The laws of the states in the United States varied and still vary a great deal. In Michigan, the locale of Camp White Elk, the age of majority was 21 until it was lowered to 18 in 1971. The age of [sexual] consent was 13, unless the sexual relationship involved family or a position of authority, such as Charlie’s counselor position. In that case the age of consent was 16. In some states that age varied for boys and girls (lower for girls), but not in Michigan.
Michigan had no law against physical homosexual relations unless anal intercourse was involved.
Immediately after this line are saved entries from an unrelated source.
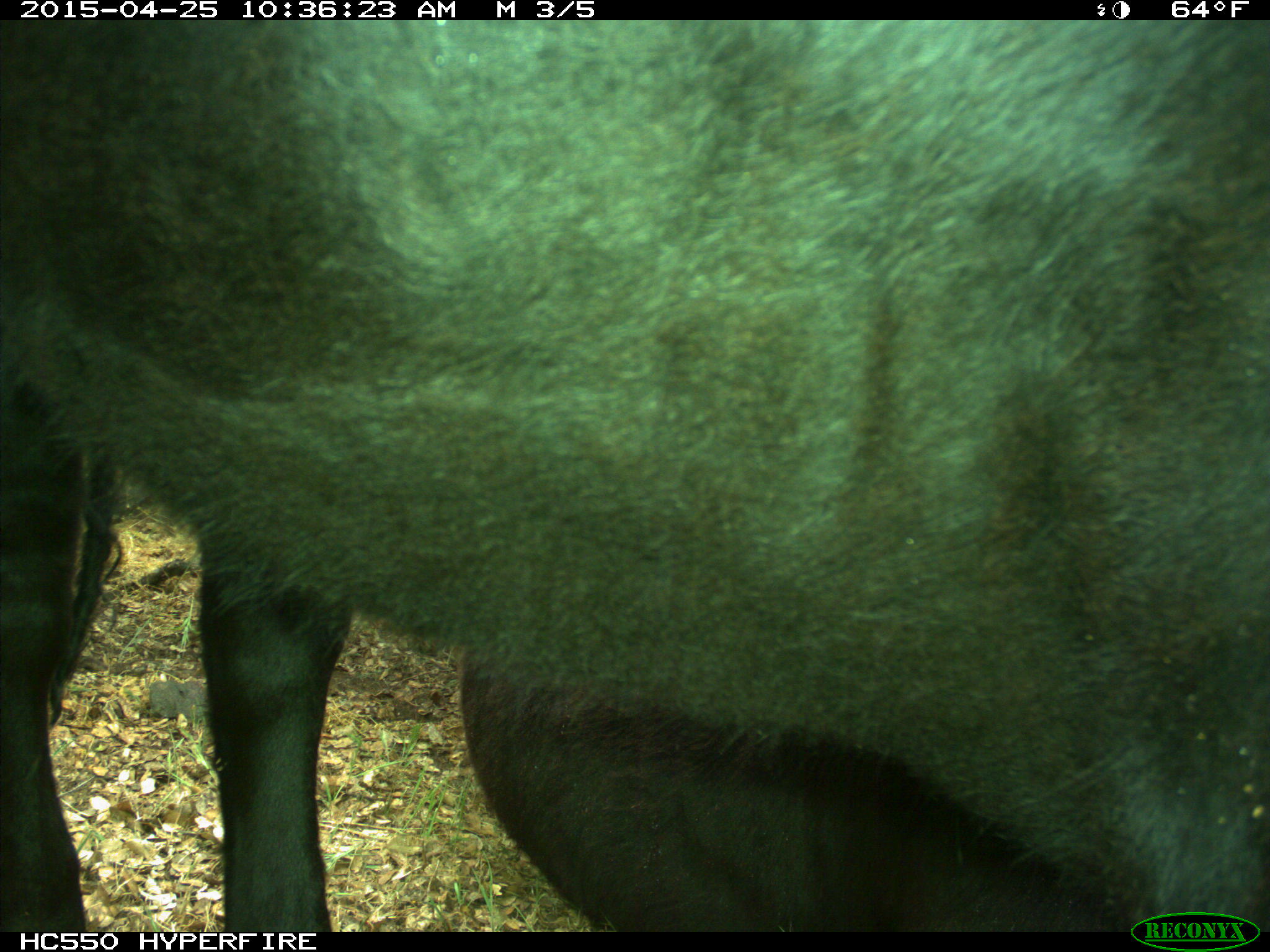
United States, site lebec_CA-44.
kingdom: Animalia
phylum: Chordata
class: Mammalia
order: Artiodactyla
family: Suidae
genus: Sus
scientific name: Sus scrofa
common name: wild boar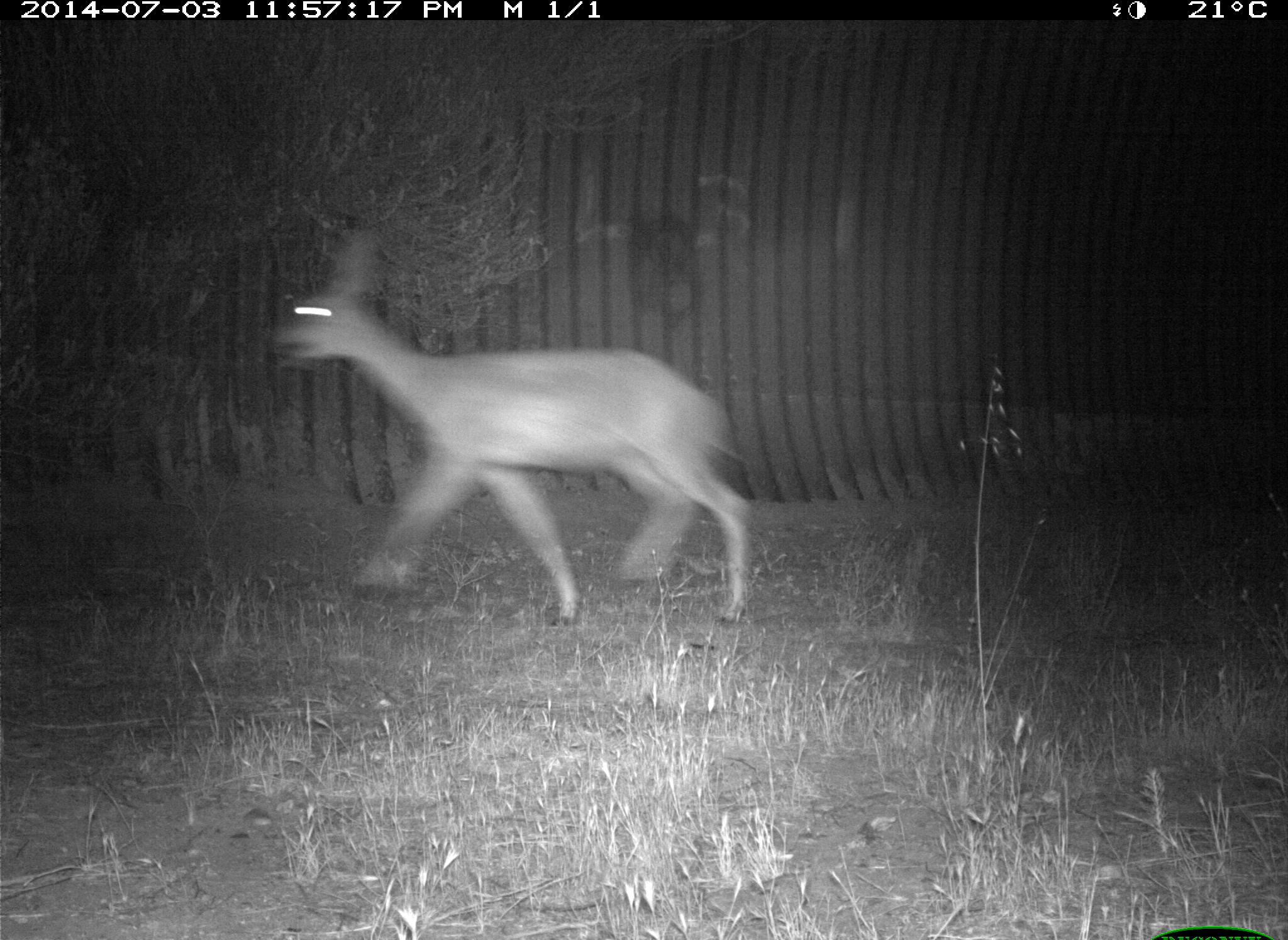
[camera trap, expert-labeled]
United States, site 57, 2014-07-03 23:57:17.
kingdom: Animalia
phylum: Chordata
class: Mammalia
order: Artiodactyla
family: Cervidae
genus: Odocoileus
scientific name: Odocoileus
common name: deer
Of course, this story involves a number of states, and to look at the laws in all of them seems pointless. Of much more importance in the United States is not the letter of the law but the reality of enforcement. Rarely, except in very conservative locales, were sodomy laws enforced in this period, except for people caught in public parks and rest rooms, or people caught soliciting–often in traps set for heterosexual prostitutes. Private, consensual homosexual relations, in homes or other private places, rarely, if ever in most locales, led to police involvement, and still more rarely with prosecution.
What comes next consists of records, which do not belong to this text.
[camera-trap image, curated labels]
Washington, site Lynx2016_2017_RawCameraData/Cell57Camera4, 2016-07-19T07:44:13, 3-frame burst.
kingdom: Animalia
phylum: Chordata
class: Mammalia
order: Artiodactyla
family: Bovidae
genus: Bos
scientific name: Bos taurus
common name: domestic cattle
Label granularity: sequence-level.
The facts change somewhat when the sexual relationship involves an adult with a child. Even if the legal status is the same, American society is very hostile to adult-child sex, and it is likely to be prosecuted using whatever laws are available, including ones that are not ordinarily enforced.
Charlie is quite right to beware of sexual relations with a child under 18. Under many laws the legal status of such relations would not have changed on Tim’s eighteenth birthday, but the likelihood of Charlie running afoul of the law would dramatically decrease as Tim became an adult, and there was a growing tendency in America in the 1960's to think of 18 as adulthood, though that became the legal situation in Michigan only in 1971.
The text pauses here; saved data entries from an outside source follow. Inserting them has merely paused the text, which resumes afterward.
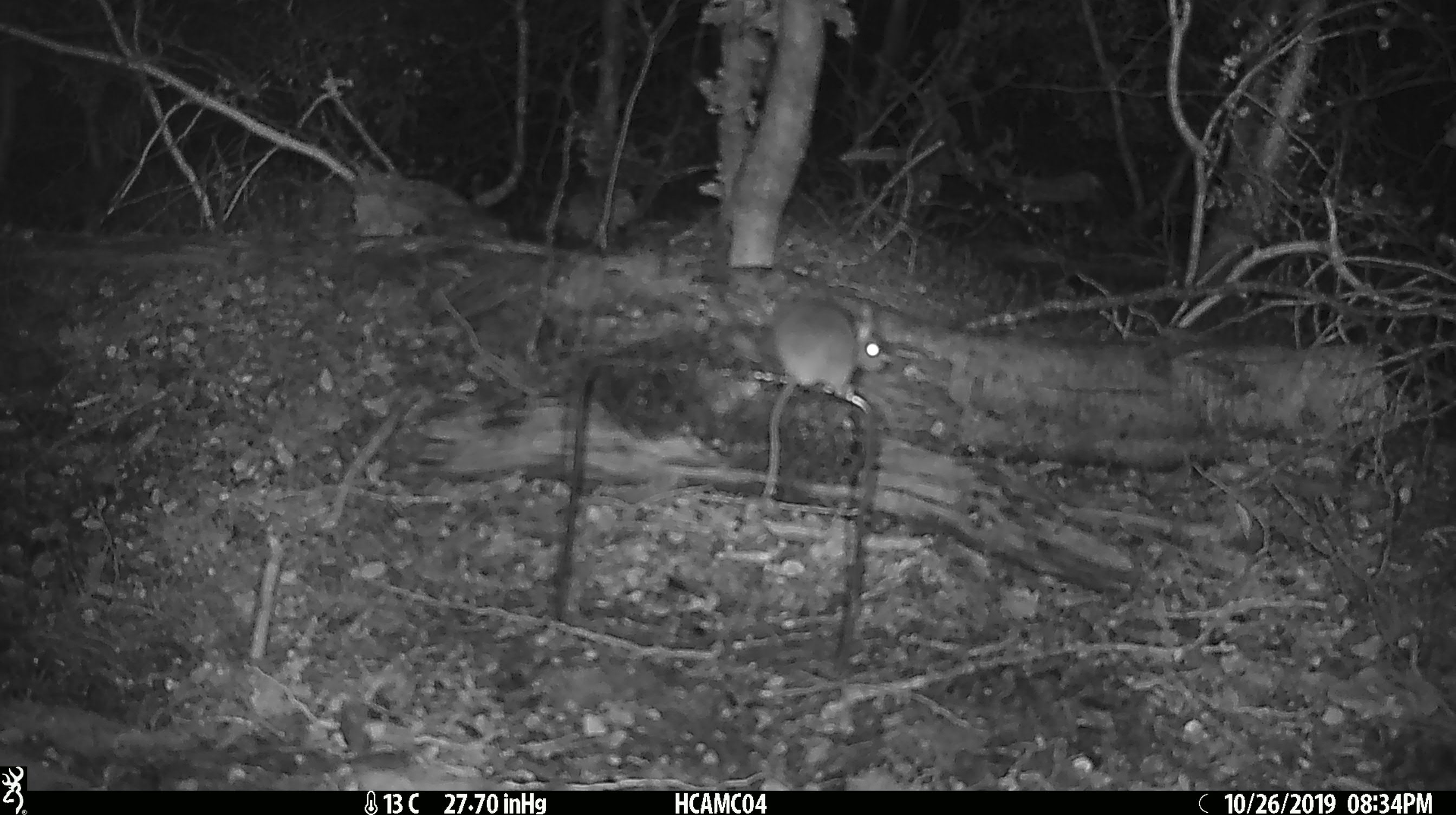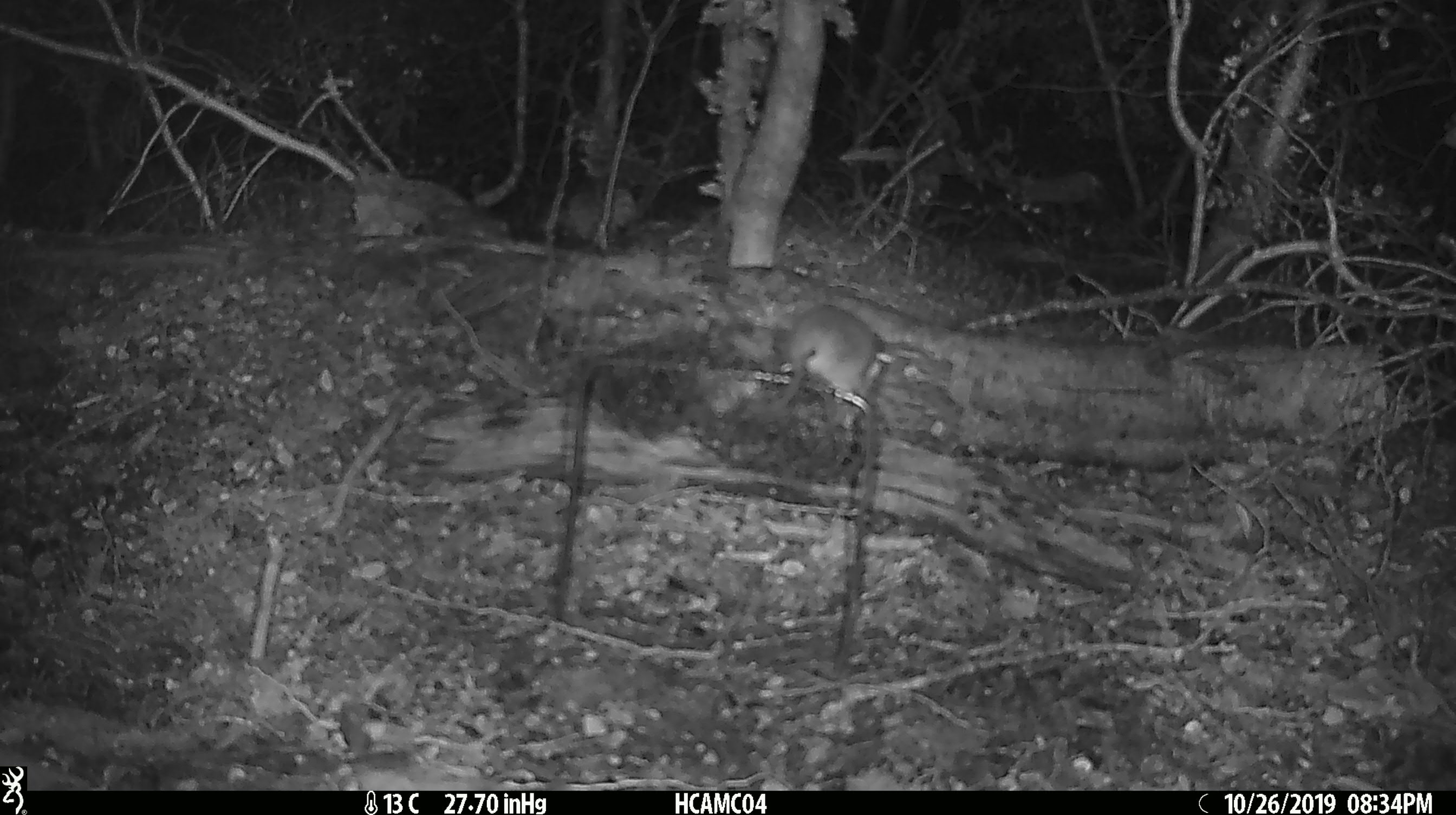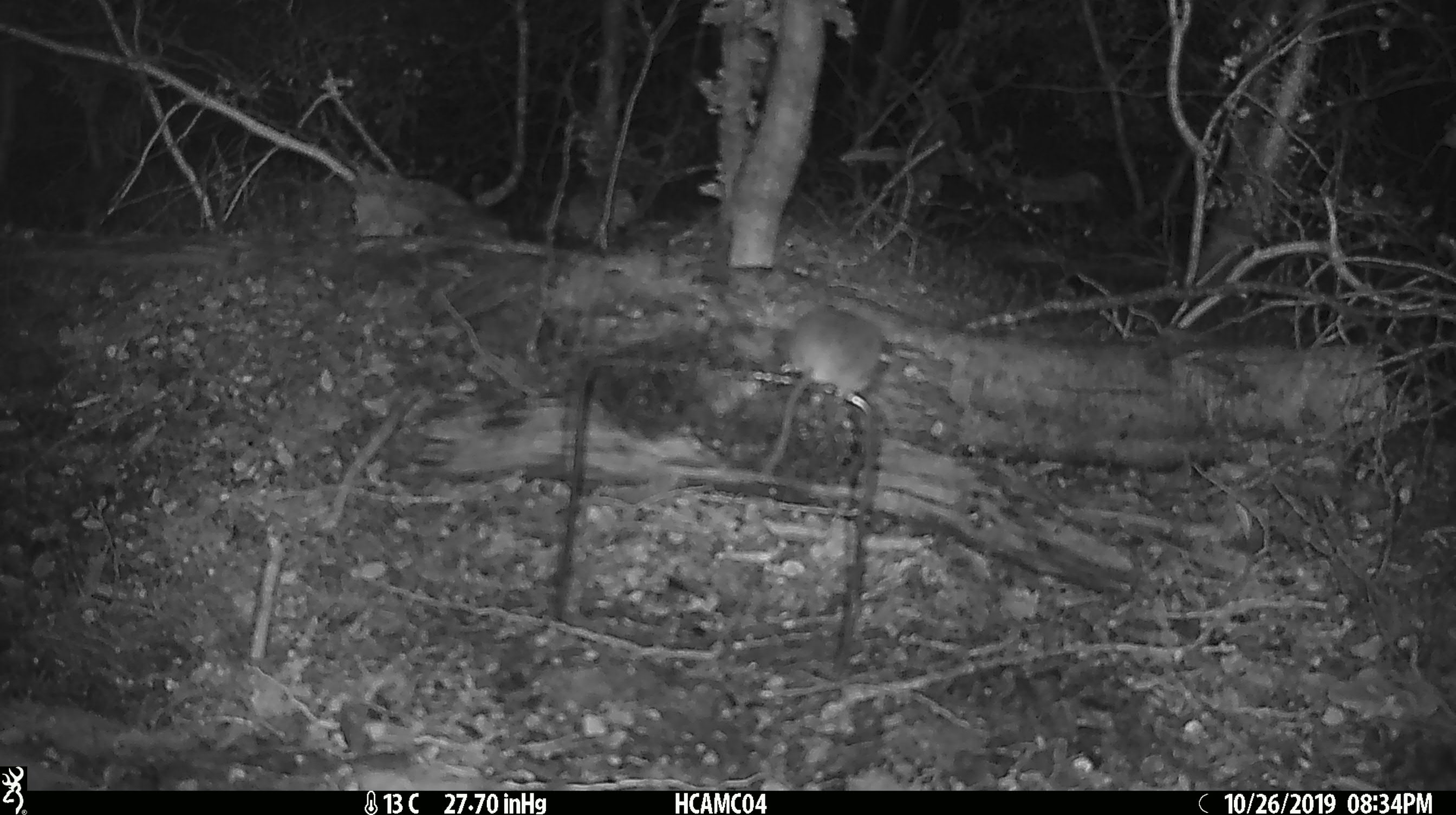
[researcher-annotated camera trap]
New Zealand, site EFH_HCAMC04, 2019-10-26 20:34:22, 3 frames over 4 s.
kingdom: Animalia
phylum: Chordata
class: Mammalia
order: Rodentia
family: Muridae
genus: Mus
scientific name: Mus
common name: mouse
The federal Mann Act would have made taking Tim across a state line for sexual purposes a federal crime until Tim was age 18. And that law was enforced, regardless of gender.
Charlie, of course, is basing his actions on both a moral and legal basis. I believe that the original ages of 20 and 14 would have made a sexual relationship both immoral and prosecutable. Charlie would have been on firmer legal ground in the 1960's if he had chosen the age 21 for Tim, but it would have ruined the story! However, I do believe that Charlie was pretty safe, though not 100% safe, in choosing age 18.